CoPS: Conditional Prompt Synthesis for Zero-Shot Anomaly Detection¶

Conference: CVPR 2026 Findings
arXiv: 2508.03447
Code: https://github.com/cqylunlun/CoPS
Area: Object Detection
Keywords: Zero-shot anomaly detection, conditional prompt synthesis, CLIP, vision-language models, industrial defects

TL;DR¶

This paper proposes the CoPS framework, which dynamically generates prompts through two visual conditioning mechanisms—Explicit State Token Synthesis (ESTS) and Implicit Category Token Sampling (ICTS). Combined with Spatial-Aware Global-local Alignment (SAGA), it achieves SOTA results for zero-shot anomaly detection across 13 industrial and medical datasets.

Background & Motivation¶

Background: Large-scale pretrained vision-language models have demonstrated strong cross-category generalization in zero-shot anomaly detection (ZSAD). Existing methods achieve cross-category detection by fine-tuning on a single auxiliary dataset.
Limitations of Prior Work: (i) Static learnable tokens find it difficult to capture the continuous and diverse patterns of normal and abnormal states, limiting generalization to unseen categories; (ii) category information provided by fixed text labels is too sparse, making the model prone to overfitting in specific semantic subspaces.
Key Challenge: Prompt learning eliminates the need for manual prompt engineering, but its static nature and sparsity become bottlenecks for generalization—normal/abnormal states are continuous and variable, while the category label space itself is highly sparse.
Goal: Design a dynamic prompt synthesis framework based on visual feature conditioning, enabling prompts to adaptively model the state and category information of the input image.
Key Insight: Decompose prompts into three parts: context words, state words, and category words. The context words are shared, while the latter two are dynamically generated based on visual features.
Core Idea: Achieve vision-conditioned dynamic prompt synthesis by extracting normal/abnormal prototypes from local features to inject into state words (explicitly) and sampling from global features via a VAE to inject into category words (implicitly).

Method¶

Overall Architecture¶

The motivation of CoPS is that existing prompt learning methods fix prompts as "context words + static state words + fixed category labels," where state and category words do not vary with the input image. Consequently, they fail to capture continuous normal/abnormal patterns and are restricted by sparse category labels. CoPS decomposes the prompt into three segments—context words are shared across all categories, while state words and category words are synthesized on-the-fly based on the visual features of the current image.
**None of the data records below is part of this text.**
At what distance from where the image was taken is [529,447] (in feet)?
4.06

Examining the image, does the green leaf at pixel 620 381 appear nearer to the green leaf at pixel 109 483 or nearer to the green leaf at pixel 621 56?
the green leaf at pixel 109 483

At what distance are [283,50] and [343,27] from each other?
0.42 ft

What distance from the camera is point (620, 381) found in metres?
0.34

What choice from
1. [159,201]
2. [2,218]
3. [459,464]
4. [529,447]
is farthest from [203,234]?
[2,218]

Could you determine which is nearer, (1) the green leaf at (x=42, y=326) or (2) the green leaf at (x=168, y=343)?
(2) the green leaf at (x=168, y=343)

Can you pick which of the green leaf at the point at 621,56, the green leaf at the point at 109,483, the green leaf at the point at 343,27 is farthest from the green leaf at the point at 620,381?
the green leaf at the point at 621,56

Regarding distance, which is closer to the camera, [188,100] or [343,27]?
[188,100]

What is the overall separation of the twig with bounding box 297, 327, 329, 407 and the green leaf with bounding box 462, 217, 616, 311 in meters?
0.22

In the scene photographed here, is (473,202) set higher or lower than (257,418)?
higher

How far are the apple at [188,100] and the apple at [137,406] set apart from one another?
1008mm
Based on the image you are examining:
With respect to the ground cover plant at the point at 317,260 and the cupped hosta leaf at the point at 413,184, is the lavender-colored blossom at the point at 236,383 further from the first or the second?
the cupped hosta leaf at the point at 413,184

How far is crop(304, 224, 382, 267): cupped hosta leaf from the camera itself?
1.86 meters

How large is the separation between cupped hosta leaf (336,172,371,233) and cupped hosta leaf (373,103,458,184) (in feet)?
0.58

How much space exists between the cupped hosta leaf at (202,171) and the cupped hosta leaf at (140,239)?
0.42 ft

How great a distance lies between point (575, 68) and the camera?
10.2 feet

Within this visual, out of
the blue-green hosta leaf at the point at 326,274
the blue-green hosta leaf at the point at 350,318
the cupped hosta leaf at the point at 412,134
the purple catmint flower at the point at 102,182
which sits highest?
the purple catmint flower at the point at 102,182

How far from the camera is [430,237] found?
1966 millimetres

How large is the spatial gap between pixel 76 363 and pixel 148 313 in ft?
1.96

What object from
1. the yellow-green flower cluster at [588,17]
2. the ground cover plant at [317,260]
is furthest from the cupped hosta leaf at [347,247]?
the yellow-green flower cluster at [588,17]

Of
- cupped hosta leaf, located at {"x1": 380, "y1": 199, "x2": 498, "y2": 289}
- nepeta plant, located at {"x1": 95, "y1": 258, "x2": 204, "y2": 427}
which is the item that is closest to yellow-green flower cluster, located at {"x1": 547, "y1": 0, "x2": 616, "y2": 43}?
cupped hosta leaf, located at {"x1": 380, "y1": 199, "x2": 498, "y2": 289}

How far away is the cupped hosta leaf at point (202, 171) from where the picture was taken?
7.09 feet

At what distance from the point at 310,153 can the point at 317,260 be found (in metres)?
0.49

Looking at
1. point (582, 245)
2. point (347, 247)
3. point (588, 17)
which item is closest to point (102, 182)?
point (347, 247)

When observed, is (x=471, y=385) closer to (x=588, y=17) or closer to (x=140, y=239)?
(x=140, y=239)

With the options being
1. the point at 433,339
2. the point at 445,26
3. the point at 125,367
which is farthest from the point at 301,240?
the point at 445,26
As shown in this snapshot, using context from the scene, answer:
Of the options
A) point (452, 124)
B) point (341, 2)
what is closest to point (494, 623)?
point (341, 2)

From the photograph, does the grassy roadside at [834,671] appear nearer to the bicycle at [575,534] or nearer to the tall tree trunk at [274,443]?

Specifically, the input image passes through a frozen CLIP vision encoder to obtain global features \(\mathbf{g}\) and local features \(\mathbf{F}\). ESTS extracts normal/abnormal prototypes from local features \(\mathbf{F}\) to fill state words (explicit path), and ICTS uses a VAE to sample \(R\) groups from global features \(\mathbf{g}\) to fill category words (implicit path). The dynamic prompts from both paths are fed into a learnable text encoder. SAGA then aligns text and images at both global and pixel levels, ultimately outputting an image-level anomaly score \(s_{\text{cls}}\) and a pixel-level anomaly map \(\mathcal{S}_{\text{seg}}\).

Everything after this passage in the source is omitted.